The inspiration to write this review, which is something I haven’t done in a long time, is because of his latest movie, Mistress America, that was also written by the amazing Greta Gerwig, being the second collaboration between them since the movie Frances Ha.
After creating a modern digital Manhattan in Frances Ha by showing my generation through the life of an expiring girl who wants to keep reality up to her imagination of what kind of movie her life is going to be like, Noah Baumbach wrote and directed While We’re Young, that puts two generations side by side: the generation who just turned 40 and the one who just turned 20. While one tries to keep up with the modern technology and tries to be cool, the younger generation filters back what used to be cool during the 60’s to 80’s, collecting vinyls, reading old books and buying clothes at thrift shops. But which one is truly original and is living life at its best?
In Mistress America, Noah Baumbach, along with Greta Gerwig, follow this anthology they have created since Frances Ha by presenting two girls: a 18-year-old who doesn’t know who she is and falls in love with everything that is interesting and cool, and a 30-year-old who is obsessed with herself but can’t make it through the world because of how the world offers so many possibilities and how easy is to drop one thing that isn’t finished to start a new one.
Is important to know that I’m not putting my generation as victims here, but through this movie, Baumbach and Gerwig presents a study that almost no one has ever done it before. And despite that is a very weird comedy, Mistress America is the most interesting and realistic reading of my generation. We kind of don’t know who we are – like the 18-year-old but – but we kind of think we are awesome and possibly “the voice of our generation”, like the 30-year-old. Also, Lena Dunham must be mentioned here for using the same quote in “Girls”, the HBO show that I believe it’s very similar to those Baumbach movies.

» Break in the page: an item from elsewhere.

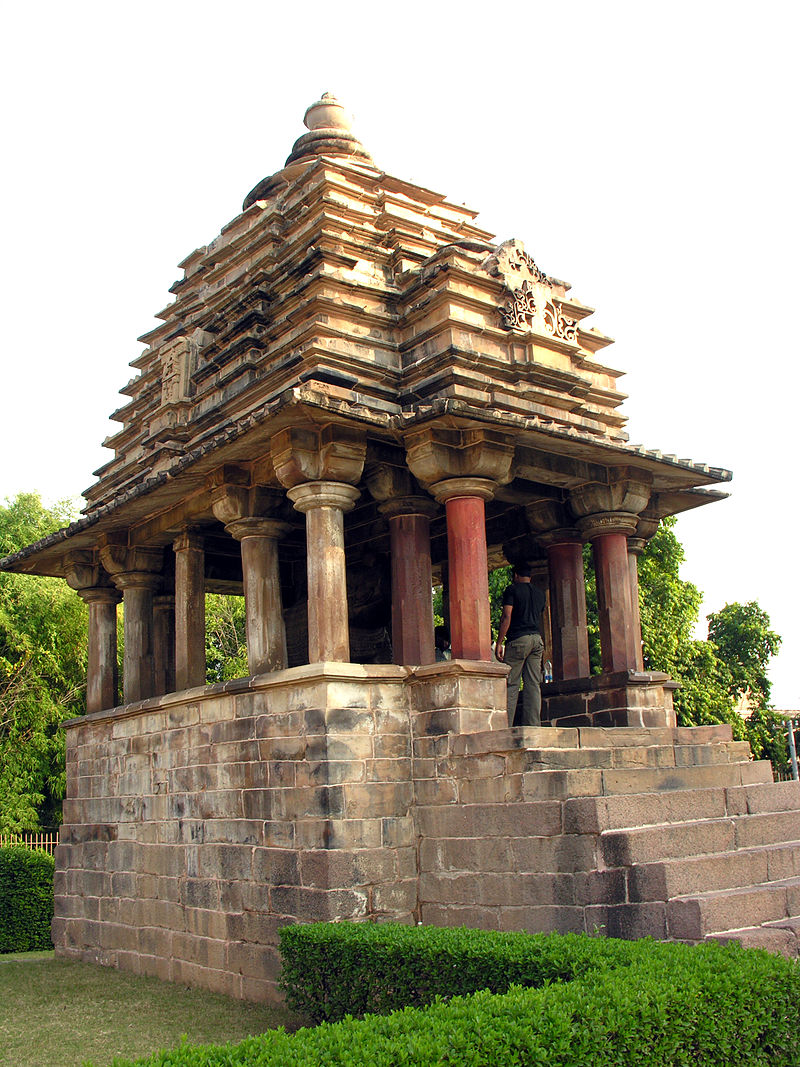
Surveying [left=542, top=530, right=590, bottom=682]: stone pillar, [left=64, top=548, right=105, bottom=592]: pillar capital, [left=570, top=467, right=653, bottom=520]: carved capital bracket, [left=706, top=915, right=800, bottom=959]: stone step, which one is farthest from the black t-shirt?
[left=64, top=548, right=105, bottom=592]: pillar capital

But why are they so interesting anyway? Because we don’t know what the fuck is going on and we really don’t know how to tell our parents that we have no absolutely fucking idea of what we are doing with our lives. Maybe they also didn’t know when they were 20’s, but this is a modern world that they don’t get it, and we don’t get it as well. And Noah Baumbach makes fun of it by taking his characters in Mistress America to see a psych to know what to do after a financial plan went wrong! And yes, technology made it worst, because we have access to everything and anything but we don’t actually know what to do with all this information.

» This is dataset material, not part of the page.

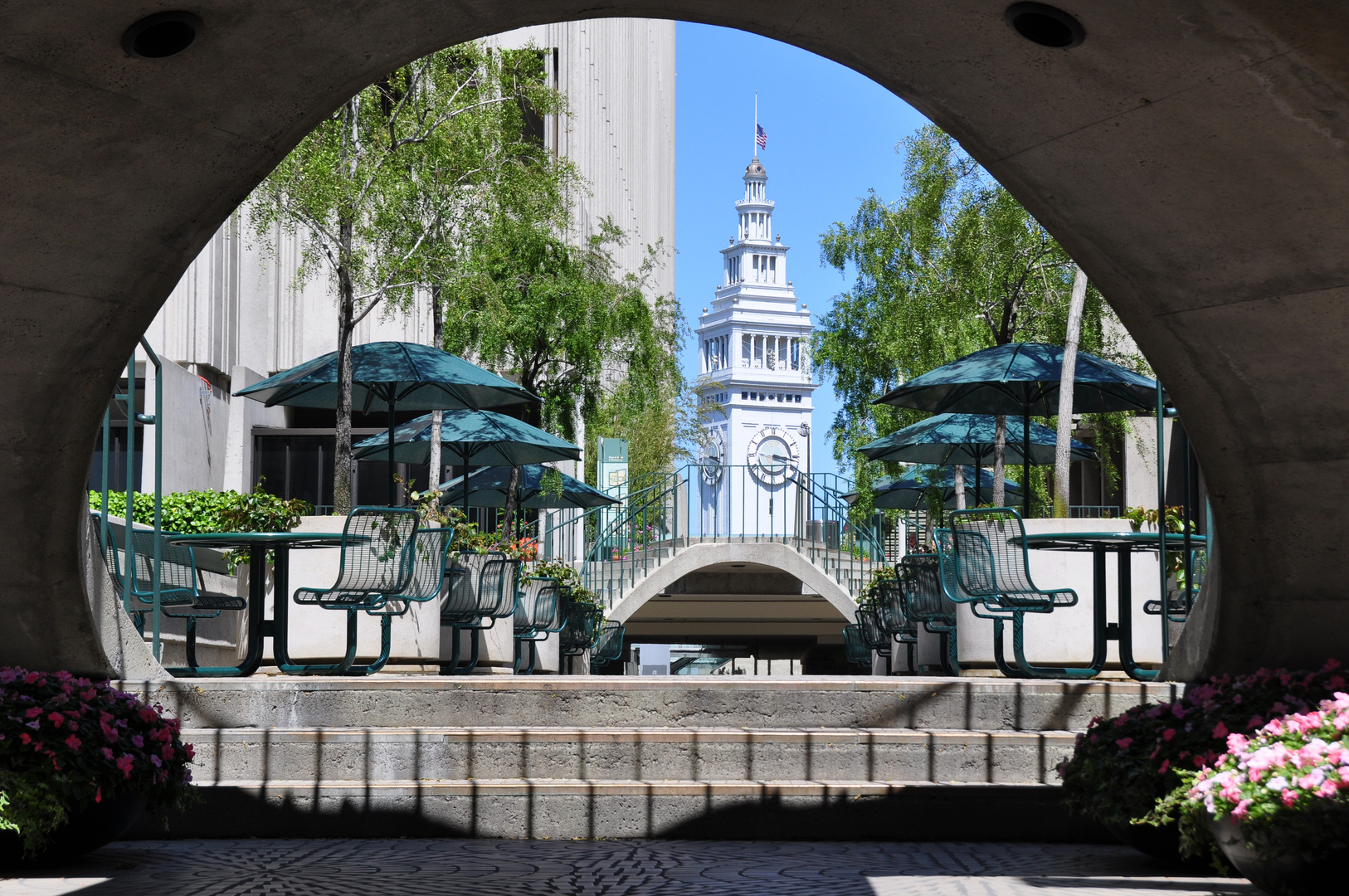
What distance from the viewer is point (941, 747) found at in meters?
5.67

I’m not here to cry for how misunderstood we are, though. I’m saying this because we want to live longer and better and that’s why Noah Baumbach movies are so amazing. Because by portraying my generation he also says always the same thing at the end: no matter what you do or don’t do, just be yourself and keep going. The world today is too fast, too accessible and too small. We don’t have the perfect job at 20’s, get marry, have children and grow old. We are the generation who has the possibility and opportunity to explore, to make mistakes and start again. And that’s what I try to tell myself every single day of my weird 20’s life.